Goal of the exercise » Count how many lines in the material below contain the string "nearest", treating uppercase and lowercase letters as different, and give only the number.

BEGIN Given records

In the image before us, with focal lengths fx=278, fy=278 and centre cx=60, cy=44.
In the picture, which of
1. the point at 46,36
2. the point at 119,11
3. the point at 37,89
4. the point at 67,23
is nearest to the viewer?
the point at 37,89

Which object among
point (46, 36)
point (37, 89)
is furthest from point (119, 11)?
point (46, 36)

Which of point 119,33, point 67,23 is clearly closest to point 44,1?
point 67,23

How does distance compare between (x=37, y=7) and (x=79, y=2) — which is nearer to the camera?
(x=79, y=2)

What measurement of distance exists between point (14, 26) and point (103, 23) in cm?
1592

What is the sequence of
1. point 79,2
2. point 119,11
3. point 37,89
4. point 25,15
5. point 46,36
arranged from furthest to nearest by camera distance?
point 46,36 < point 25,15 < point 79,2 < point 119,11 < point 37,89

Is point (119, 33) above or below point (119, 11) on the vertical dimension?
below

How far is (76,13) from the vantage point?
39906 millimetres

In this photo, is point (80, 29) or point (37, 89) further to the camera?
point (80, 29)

END Given records
BEGIN Given records

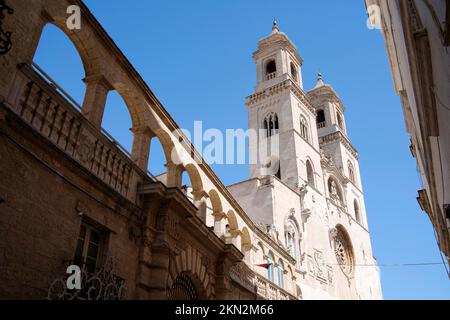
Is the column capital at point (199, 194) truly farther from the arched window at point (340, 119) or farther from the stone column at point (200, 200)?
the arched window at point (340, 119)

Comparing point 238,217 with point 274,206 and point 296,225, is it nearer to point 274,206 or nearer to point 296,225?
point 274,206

END Given records

Result of this task » 2